Limitations and recommendations
As a limitation, it should be noted that the MINSAL guideline presents some difficulties for its interpretation. An example of this is the specified details regarding space and material resources for the SLT room for outpatient care, where there is professional calculation data that are difficult to understand due to errors in the information provided. Clarification of this point was requested for its correct definition. This response will be used to make a formal proposal for SLT care for outpatient care during working hours, as well as continuity seven days a week for inpatient care. It is recommended to continue with this line of research, primarily with a study of the professional gap, considering the reported data. Additionally, new proposals that generate sufficient evidence in all the areas that SLTs intervene, namely by speech, language, social and cognitive communication, and swallowing disorders in both adult and paediatric population [36]. This, including clinical outcomes and cost-effectiveness methods, which could optimise the quality of patients’ care that includes the detection of human resource needs and possibly, their shortage. Also, to improve clinical results through constant training and adequate distribution of human resources. Further, to adequately plan professional resources through new, more efficient strategies. Moreover, to generate adjustments to health demands according to the needs of patients and the clinical context. Finally, they should aim to reduce healthcare costs and promote the well-being of SLTs who work in the area.
Conclusions
The professional provision of speech and language therapy required for in-and-outpatient care of adult and paediatric patients in public hospitals of the Chilean healthcare network corresponds to 28,950 hours per week, where 85% are needed for adult patients and 15% for paediatric patients. The Metropolitana Region accounts for approximately 35% of the national requirement, followed by the Biobío Region (10.29%), and the Valparaíso Region (9.87%).

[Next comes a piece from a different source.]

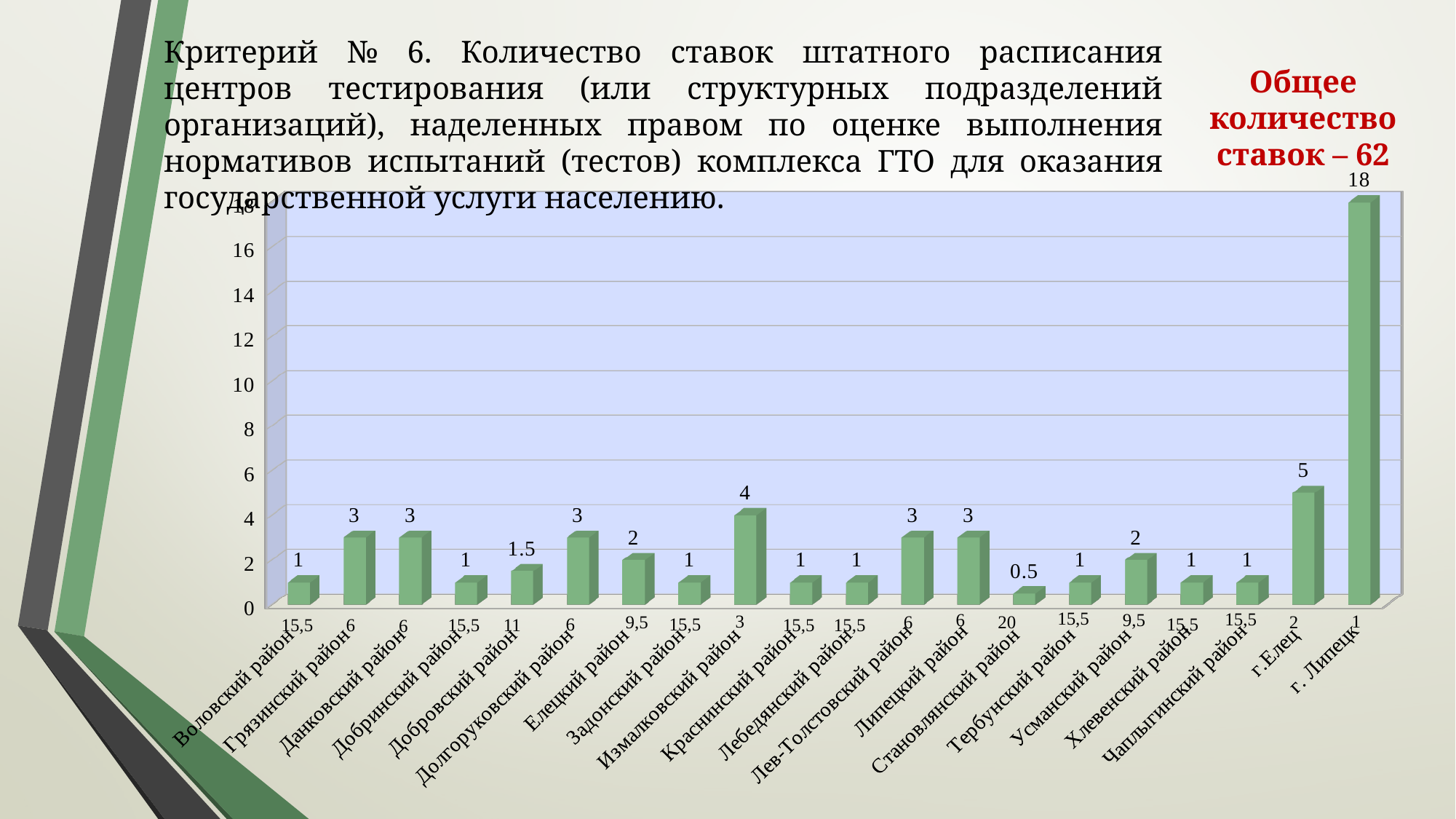
Which category has the highest value on the chart? г. Липецк How many categories (districts and cities) are plotted on the chart? 20 What is the value for г.Елец? 5 What type of chart is shown on the slide? bar chart What is the difference between the values for г. Липецк and г.Елец? 13 Which is larger, the value for Елецкий район or the value for Измалковский район? Измалковский район What is the value for Измалковский район? 4 What is the value for г. Липецк? 18 Which category has the lowest value on the chart? Становлянский район What is the value for Добровский район? 1.5 What is the value for Становлянский район? 0.5 What total number of ставок is stated in red text on the slide? 62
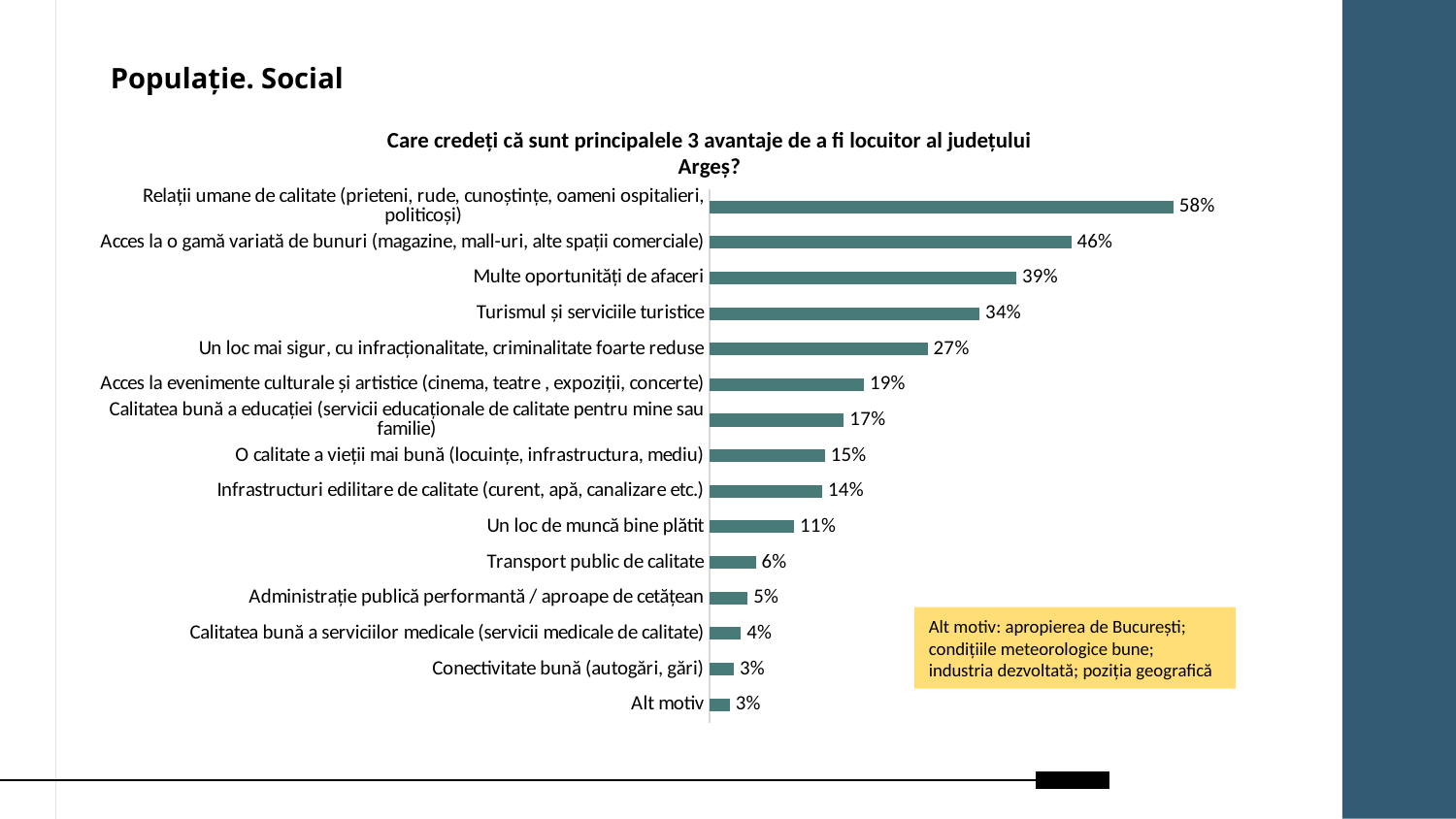
What is the value for "Un loc de muncă bine plătit"? 11% What is the title of the chart? Care credeți că sunt principalele 3 avantaje de a fi locuitor al județului Argeș? What is the value for "Multe oportunități de afaceri"? 39% Which category has the highest value? Relații umane de calitate (prieteni, rude, cunoștințe, oameni ospitalieri, politicoși) What is the value for "Turismul și serviciile turistice"? 34% How many categories are shown in the chart? 15 What kind of chart is shown on the slide? Bar chart Which is larger: the value for "Transport public de calitate" or the value for "Administrație publică performantă / aproape de cetățean"? Transport public de calitate What is the value for "Calitatea bună a serviciilor medicale (servicii medicale de calitate)"? 4% What is the difference between the values for "Relații umane de calitate" and "Un loc mai sigur, cu infracționalitate, criminalitate foarte reduse"? 31% Which category has the lowest value among the named advantages (excluding "Alt motiv")? Conectivitate bună (autogări, gări) What is the difference between the values for "Acces la o gamă variată de bunuri" and "Multe oportunități de afaceri"? 7%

It is mandatory that the requirement be reviewed by each health institution, so that clinical speech and language therapists and the corresponding managers can adequately plan the distribution of the professional resource for in-and-outpatient according to ministerial guidelines (excluding audiology services). This requirement could be higher depending on the features of each centre and the needs of patients.

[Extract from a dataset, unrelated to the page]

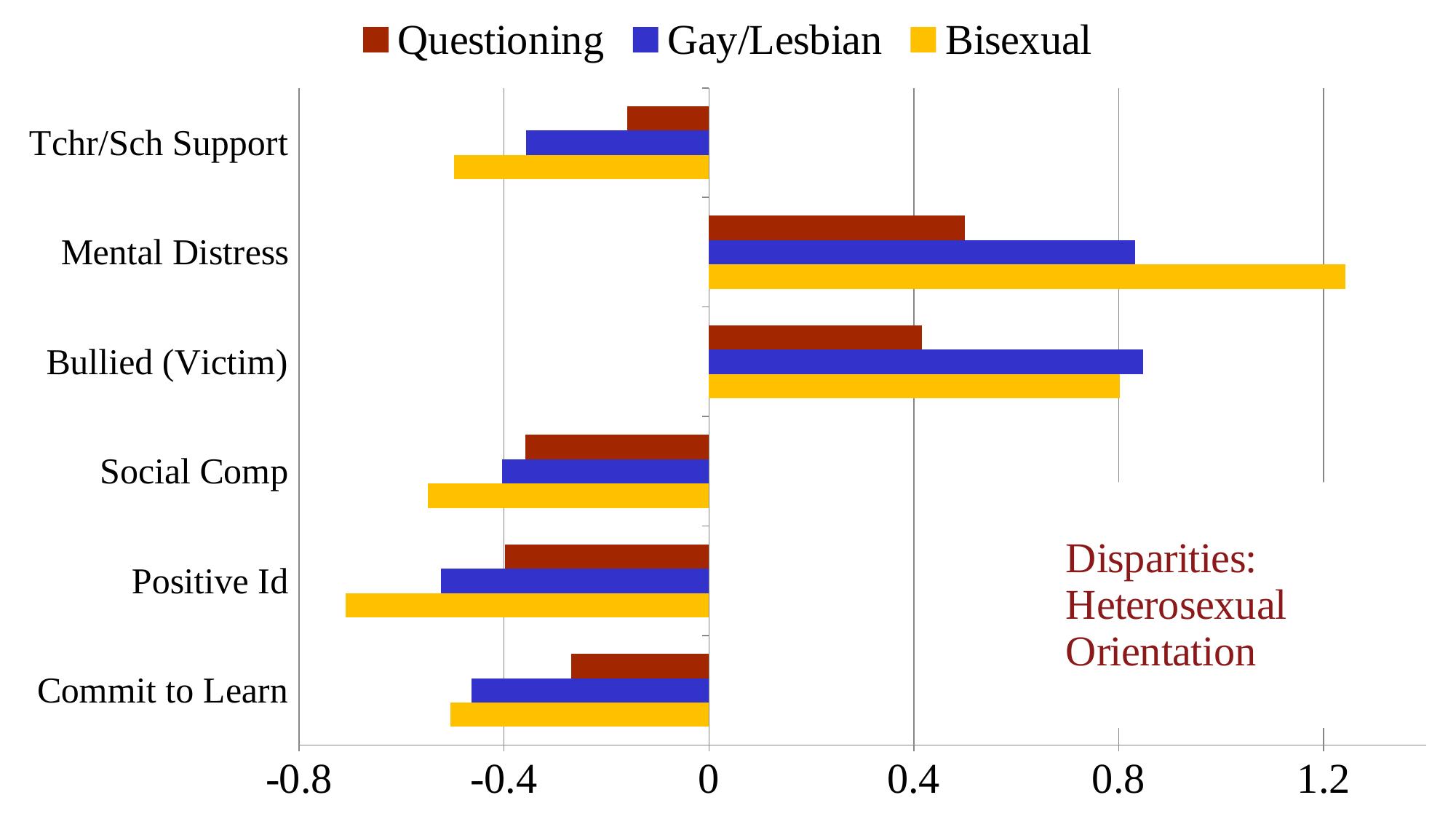
Which series has the highest value for Mental Distress? Bisexual Is the Questioning value for Mental Distress greater or less than 0.4? greater Is the Bisexual value for Mental Distress greater or less than 1.2? greater How many series does the chart's legend list? 3 Which series has the lowest (most negative) value for Positive Id? Bisexual How many categories are shown on the vertical axis of the chart? 6 For Mental Distress, which is larger: the Gay/Lesbian value or the Questioning value? Gay/Lesbian Is the Questioning value for Tchr/Sch Support greater or less than -0.4? greater For which category is the Bisexual bar the longest? Mental Distress What colour represents the Bisexual series in the chart? Yellow What kind of chart is shown on the slide? Bar chart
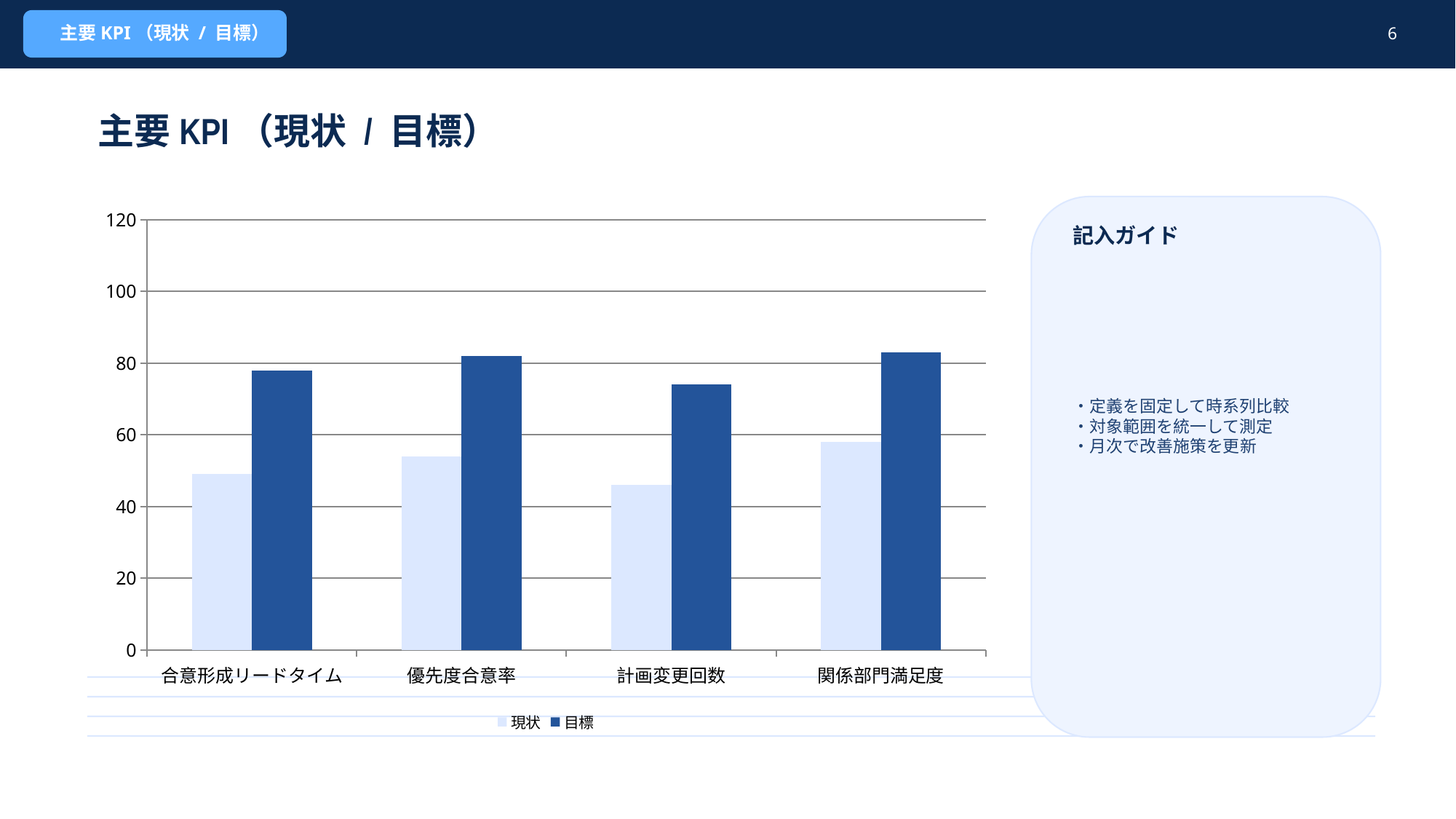
Is the 目標 value for 計画変更回数 greater or less than 60? greater Is the 目標 value for 関係部門満足度 greater or less than 100? less Which category has the lowest 目標 value? 計画変更回数 What kind of chart is shown on the slide? bar chart Is the 現状 value for 計画変更回数 greater or less than 60? less What is the title of the chart slide? 主要 KPI（現状 / 目標） How many categories are shown on the x axis of the chart? 4 How many series does the chart legend list? 2 What are the two series named in the chart legend? 現状 and 目標 For 優先度合意率, which is larger, the 現状 value or the 目標 value? 目標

In order to provide continuity of speech and language therapy care for hospitalised patients on non-working days, therefore providing care seven days a week, a proposal was was developed which must be reviewed by each hospital according to its particular characteristics.
This research provides valuable evidence for health managers, in public and private settings, to develop protocols and guidelines aimed at ensuring the necessary SLT staffing to meet patient needs. By offering concrete data and analysis, it strengthens the foundation for strategic decision-making in healthcare planning, further enhancing the relevance and impact on patient care.